I am not a jigsaw puzzle addict, but I do like to dabble in puzzling, especially when around family. I guess it reminds me of my childhood, where puzzling (along with Monopoly) filled the gap now occupied by video games for most kids. In any case, I revisited my jigsaw past over the weekend with an interesting result – philosophical thoughts about science. You can read a short essay on the topic called Puzzling Over Science.
The SPIE Microlithography Symposium is without question the premier annual conference in the field of semiconductor microlithography. But all is not well in litho conference land. Many of the papers are simply not worth listening to. Of course, with any event this big you have to expect a range of quality in technical papers – to get the good one must accept the bad and the ugly. As the conference has grown over the years, the very good papers have stayed very good. But the bad papers have gotten worse, and the average quality of papers at the conference has steadily declined as the conference has grown. The reason for this is clear to me: an increased influence of sales and marketing goals over technical goals. With the conference’s growth in size has come a growth in influence, and a desire by many to control that influence.
What can be done to fix this problem? I’ve written a short whitepaper, A Modest Proposal, with concrete recommendations that I believe can improve paper quality. If you disagree, please let me know. If you agree, please let the conference organizers know.
I’ve just put the first batch of cartoons by Kit Auschnitt on my web page. They are part of a section I call the Lighter Side of Lithography. Kit’s cartoons are great, capturing the true geek-humor of the hard-core lithographer. Worth checking out.
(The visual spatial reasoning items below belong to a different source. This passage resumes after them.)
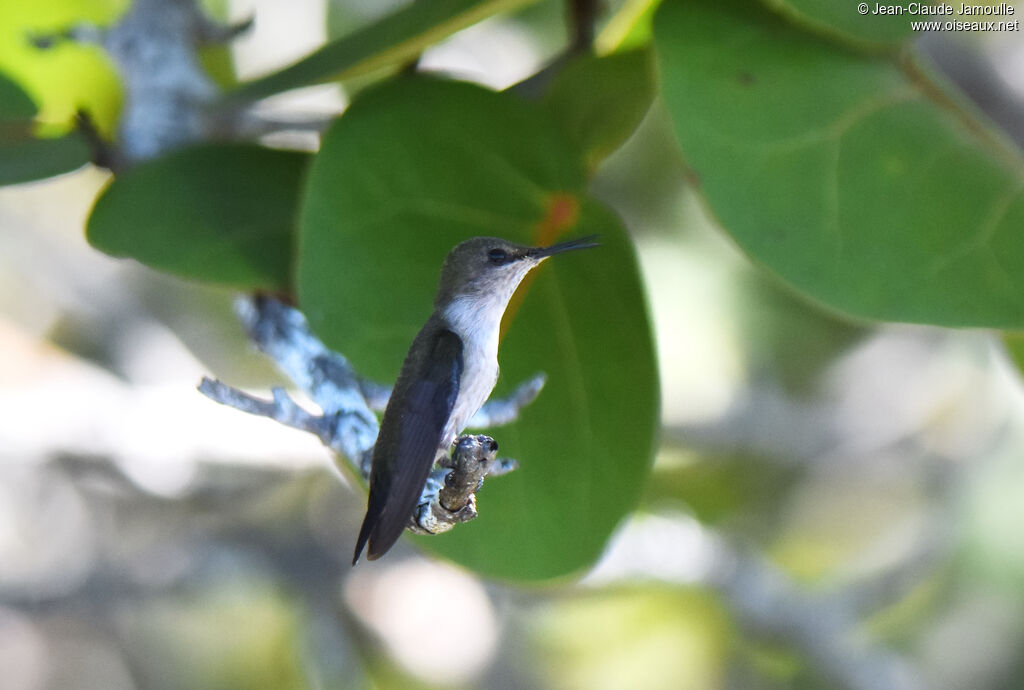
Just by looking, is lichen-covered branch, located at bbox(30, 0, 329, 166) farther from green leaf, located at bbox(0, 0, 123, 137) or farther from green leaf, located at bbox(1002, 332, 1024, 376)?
green leaf, located at bbox(1002, 332, 1024, 376)

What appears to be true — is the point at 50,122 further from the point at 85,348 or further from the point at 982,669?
the point at 982,669

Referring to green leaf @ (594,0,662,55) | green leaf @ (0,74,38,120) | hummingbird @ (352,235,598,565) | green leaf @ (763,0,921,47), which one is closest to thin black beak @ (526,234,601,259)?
hummingbird @ (352,235,598,565)

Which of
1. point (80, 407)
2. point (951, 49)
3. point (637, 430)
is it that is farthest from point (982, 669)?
point (637, 430)

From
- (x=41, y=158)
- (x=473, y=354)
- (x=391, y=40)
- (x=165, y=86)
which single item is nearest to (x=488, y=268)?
(x=473, y=354)

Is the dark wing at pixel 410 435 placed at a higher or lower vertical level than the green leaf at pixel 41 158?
higher

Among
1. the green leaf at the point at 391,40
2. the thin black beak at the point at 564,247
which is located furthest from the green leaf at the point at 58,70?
the thin black beak at the point at 564,247

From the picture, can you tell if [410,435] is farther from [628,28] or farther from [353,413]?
[628,28]

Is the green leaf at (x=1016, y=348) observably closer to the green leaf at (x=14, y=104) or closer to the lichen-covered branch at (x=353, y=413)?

You’ve got to hand it to them – those science editors at the Economist sure know how to spot a trend. In an article last week called The Cutting Edge, they showed a Moore’s law-like plot of the number of razor blades in a shaver over time. It is super-exponential, making extroplation difficult, but if the trend continues (and don’t all trends continue?) we should expect 14 blades in our razors some time between this Christmas and the year 2100.
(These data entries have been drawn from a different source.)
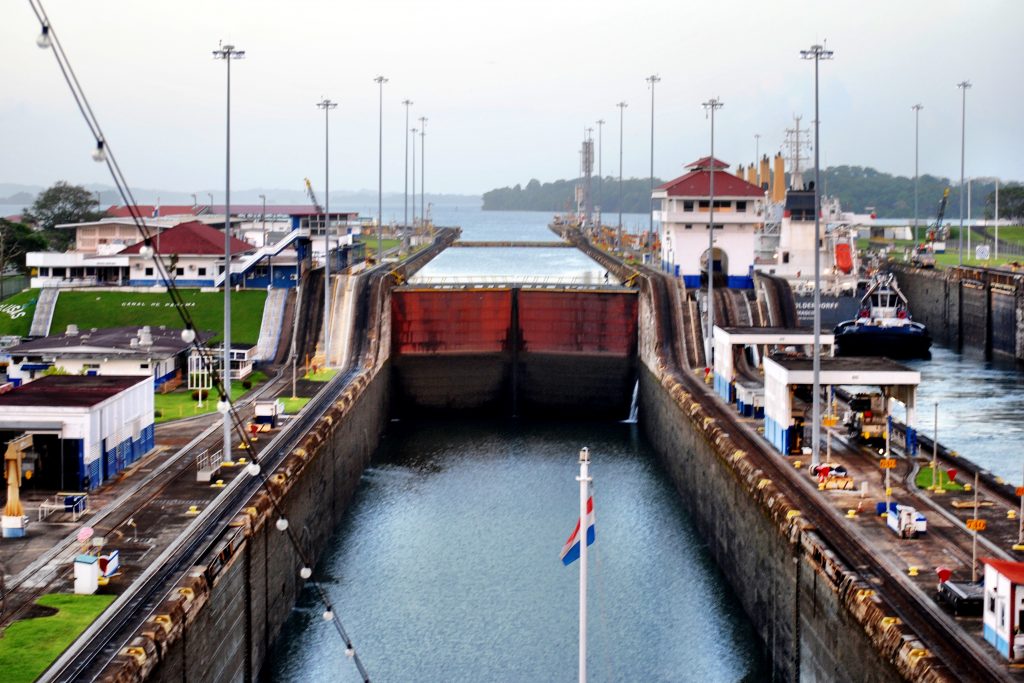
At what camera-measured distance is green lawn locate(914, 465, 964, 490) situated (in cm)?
3778

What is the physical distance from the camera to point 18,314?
69.3m

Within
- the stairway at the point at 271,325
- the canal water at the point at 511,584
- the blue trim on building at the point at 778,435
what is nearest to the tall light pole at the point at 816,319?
the blue trim on building at the point at 778,435

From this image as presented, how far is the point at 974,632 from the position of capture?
25531mm

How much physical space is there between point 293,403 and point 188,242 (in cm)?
2608

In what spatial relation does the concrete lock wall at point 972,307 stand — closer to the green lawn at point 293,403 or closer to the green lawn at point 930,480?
the green lawn at point 930,480

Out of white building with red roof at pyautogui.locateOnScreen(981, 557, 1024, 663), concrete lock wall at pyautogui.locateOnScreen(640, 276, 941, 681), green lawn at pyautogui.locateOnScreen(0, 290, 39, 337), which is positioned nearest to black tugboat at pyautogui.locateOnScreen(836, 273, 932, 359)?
concrete lock wall at pyautogui.locateOnScreen(640, 276, 941, 681)

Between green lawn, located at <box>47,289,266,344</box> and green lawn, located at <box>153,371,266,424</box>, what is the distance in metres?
10.7

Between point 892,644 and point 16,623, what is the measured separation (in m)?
16.6

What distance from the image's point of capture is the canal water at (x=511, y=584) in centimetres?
3538

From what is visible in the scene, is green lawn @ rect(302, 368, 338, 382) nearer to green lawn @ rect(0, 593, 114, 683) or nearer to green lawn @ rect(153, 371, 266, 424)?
green lawn @ rect(153, 371, 266, 424)

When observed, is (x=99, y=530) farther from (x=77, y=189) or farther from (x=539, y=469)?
(x=77, y=189)

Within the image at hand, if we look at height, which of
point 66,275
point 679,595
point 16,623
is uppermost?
point 66,275

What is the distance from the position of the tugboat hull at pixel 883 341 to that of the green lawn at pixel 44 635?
69.6 metres

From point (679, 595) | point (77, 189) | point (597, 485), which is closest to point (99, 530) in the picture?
point (679, 595)
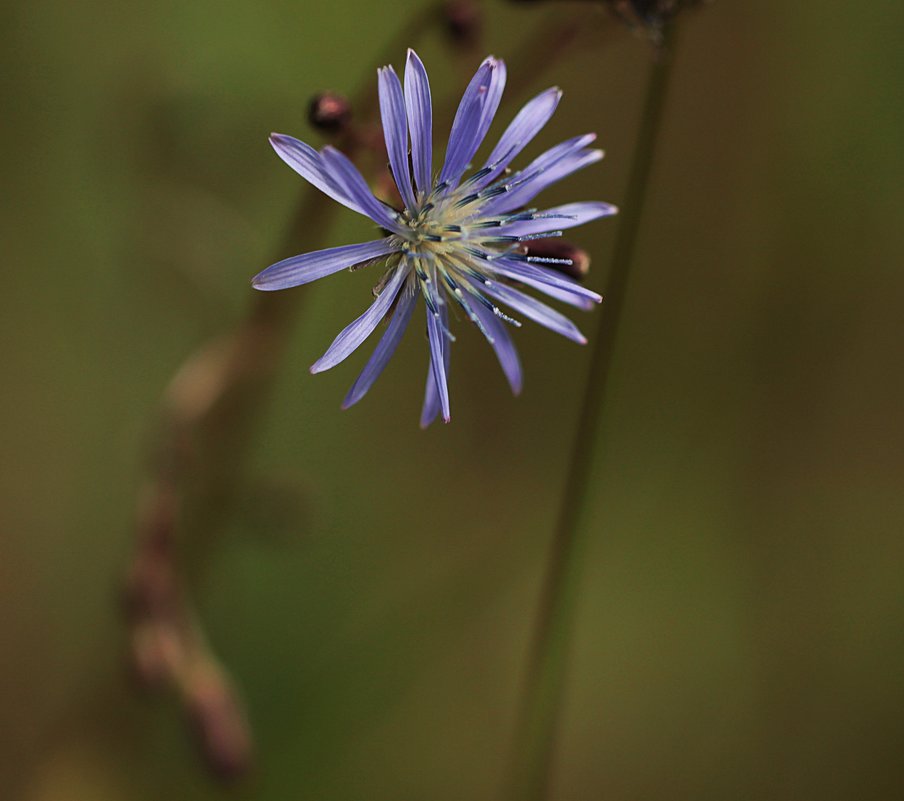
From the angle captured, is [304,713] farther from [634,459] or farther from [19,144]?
[19,144]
Don’t believe everything you read. It’s a truism no rational person would disagree with. But how does it apply to published scientific research?
When teaching my graduate level lithography class at the University of Texas, I often caution my students about excessive faith in published research. “Half of what is published in the lithography literature is wrong,” I would often say. I have no data to support this claim, but after reading thousands of published papers over the last 23 years I think that number is in the ball park. I’ve recently read a published scientific paper (yes, the irony is thick here) that puts some scientific backing to the claim that most published research is wrong. John P. A. Ioannidis’s paper “Why Most Published Research Findings Are False” is fascinating – a must read for anyone involved in research. Published in the peer-reviewed open access journal PLoS Medicine (August, 2005), the paper is slanted towards medical studies, but the principles apply to all of science. When is data sufficiently strong to justify the statement that it supports either the acceptance or rejection of a proposed hypothesis? Most of the time, he claims, the data supports neither statement.
The conclusion? Science definitely moves forward, but a healthy dose of skepticism is justified.
I’ve posted a new essay on my site: “Why I Like to Write, with a detour into the workings of my mind.” The esay sounds a little post-modernist, but really it’s not.
Recently posted on the web: “SST On the Scene at the SPIE Microlithography Conference – 2006” – video interviews of numerous lithographers, where my ugly mug can be seen in two different interviews. (If looking at me too often frightens you and you need a good-looking face to compensate, check out Kurt Ronse.)